*Data in this exercise:*
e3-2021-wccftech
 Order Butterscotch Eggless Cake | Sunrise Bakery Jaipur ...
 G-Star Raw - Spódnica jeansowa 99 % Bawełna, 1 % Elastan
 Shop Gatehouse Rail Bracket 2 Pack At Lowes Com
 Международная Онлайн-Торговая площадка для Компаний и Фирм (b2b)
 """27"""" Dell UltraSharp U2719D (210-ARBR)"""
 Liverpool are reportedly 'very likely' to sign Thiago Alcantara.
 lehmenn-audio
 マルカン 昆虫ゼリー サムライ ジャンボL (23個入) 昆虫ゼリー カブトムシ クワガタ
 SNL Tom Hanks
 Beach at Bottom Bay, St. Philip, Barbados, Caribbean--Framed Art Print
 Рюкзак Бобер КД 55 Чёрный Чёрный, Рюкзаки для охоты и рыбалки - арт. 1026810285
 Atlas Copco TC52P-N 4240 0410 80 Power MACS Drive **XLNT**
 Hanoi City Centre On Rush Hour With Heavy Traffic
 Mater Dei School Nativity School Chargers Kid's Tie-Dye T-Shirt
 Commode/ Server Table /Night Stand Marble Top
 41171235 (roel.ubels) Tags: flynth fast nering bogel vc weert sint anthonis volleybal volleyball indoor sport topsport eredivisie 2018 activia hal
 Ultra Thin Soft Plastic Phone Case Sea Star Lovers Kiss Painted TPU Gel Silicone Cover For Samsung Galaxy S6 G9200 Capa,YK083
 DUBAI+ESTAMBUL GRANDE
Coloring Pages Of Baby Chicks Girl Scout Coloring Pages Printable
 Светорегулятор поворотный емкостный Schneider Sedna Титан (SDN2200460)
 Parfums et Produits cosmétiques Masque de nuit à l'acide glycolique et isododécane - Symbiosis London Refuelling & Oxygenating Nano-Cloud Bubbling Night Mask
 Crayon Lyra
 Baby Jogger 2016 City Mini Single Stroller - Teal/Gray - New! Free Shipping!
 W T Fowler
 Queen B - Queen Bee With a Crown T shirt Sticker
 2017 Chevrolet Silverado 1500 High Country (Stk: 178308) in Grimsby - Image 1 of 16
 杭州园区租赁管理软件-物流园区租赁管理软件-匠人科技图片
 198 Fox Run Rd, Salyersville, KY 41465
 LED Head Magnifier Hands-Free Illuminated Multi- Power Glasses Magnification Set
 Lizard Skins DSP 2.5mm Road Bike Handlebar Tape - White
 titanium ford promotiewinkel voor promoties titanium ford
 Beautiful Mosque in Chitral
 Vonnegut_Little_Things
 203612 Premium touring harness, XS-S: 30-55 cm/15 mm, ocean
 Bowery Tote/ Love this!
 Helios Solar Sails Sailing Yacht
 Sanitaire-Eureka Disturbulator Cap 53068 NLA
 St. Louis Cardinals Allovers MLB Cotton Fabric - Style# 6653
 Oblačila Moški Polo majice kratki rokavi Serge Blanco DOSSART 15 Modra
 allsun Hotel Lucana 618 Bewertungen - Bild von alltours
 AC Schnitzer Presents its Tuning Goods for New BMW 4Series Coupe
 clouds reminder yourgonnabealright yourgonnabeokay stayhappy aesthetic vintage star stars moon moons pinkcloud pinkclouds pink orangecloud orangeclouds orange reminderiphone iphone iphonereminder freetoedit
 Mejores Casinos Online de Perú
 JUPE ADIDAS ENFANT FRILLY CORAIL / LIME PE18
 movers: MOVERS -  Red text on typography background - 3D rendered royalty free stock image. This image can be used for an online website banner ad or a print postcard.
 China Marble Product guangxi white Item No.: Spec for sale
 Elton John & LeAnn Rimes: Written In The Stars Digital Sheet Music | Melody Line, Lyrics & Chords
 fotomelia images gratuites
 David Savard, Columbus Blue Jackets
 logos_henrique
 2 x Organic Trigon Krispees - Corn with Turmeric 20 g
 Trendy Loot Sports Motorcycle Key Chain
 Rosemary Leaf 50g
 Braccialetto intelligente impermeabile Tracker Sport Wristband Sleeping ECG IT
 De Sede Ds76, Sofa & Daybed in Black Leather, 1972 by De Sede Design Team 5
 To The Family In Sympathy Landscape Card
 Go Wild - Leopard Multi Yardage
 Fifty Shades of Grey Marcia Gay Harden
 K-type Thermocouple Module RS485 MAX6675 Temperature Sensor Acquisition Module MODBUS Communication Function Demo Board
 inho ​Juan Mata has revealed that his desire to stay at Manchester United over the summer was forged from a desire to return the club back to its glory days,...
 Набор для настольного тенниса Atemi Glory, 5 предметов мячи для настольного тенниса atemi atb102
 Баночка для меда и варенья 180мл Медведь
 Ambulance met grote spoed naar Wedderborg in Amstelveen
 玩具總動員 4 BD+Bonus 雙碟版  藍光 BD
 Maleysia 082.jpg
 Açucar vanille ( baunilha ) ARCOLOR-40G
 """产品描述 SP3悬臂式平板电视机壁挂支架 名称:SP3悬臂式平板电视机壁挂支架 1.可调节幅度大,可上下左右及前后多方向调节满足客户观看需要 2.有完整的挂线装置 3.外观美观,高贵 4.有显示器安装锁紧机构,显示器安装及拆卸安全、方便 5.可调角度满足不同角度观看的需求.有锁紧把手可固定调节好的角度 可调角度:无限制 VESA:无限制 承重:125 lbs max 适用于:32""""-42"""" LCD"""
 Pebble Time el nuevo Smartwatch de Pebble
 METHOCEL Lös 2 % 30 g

*Directions for this task:* Reproduce exactly the stretch of the material above that starts at the line with "clouds reminder yourgonnabealright" and ends at the line with "a print postcard.", both included, and nothing else.

*Answer below:*
 clouds reminder yourgonnabealright yourgonnabeokay stayhappy aesthetic vintage star stars moon moons pinkcloud pinkclouds pink orangecloud orangeclouds orange reminderiphone iphone iphonereminder freetoedit
 Mejores Casinos Online de Perú
 JUPE ADIDAS ENFANT FRILLY CORAIL / LIME PE18
 movers: MOVERS -  Red text on typography background - 3D rendered royalty free stock image. This image can be used for an online website banner ad or a print postcard.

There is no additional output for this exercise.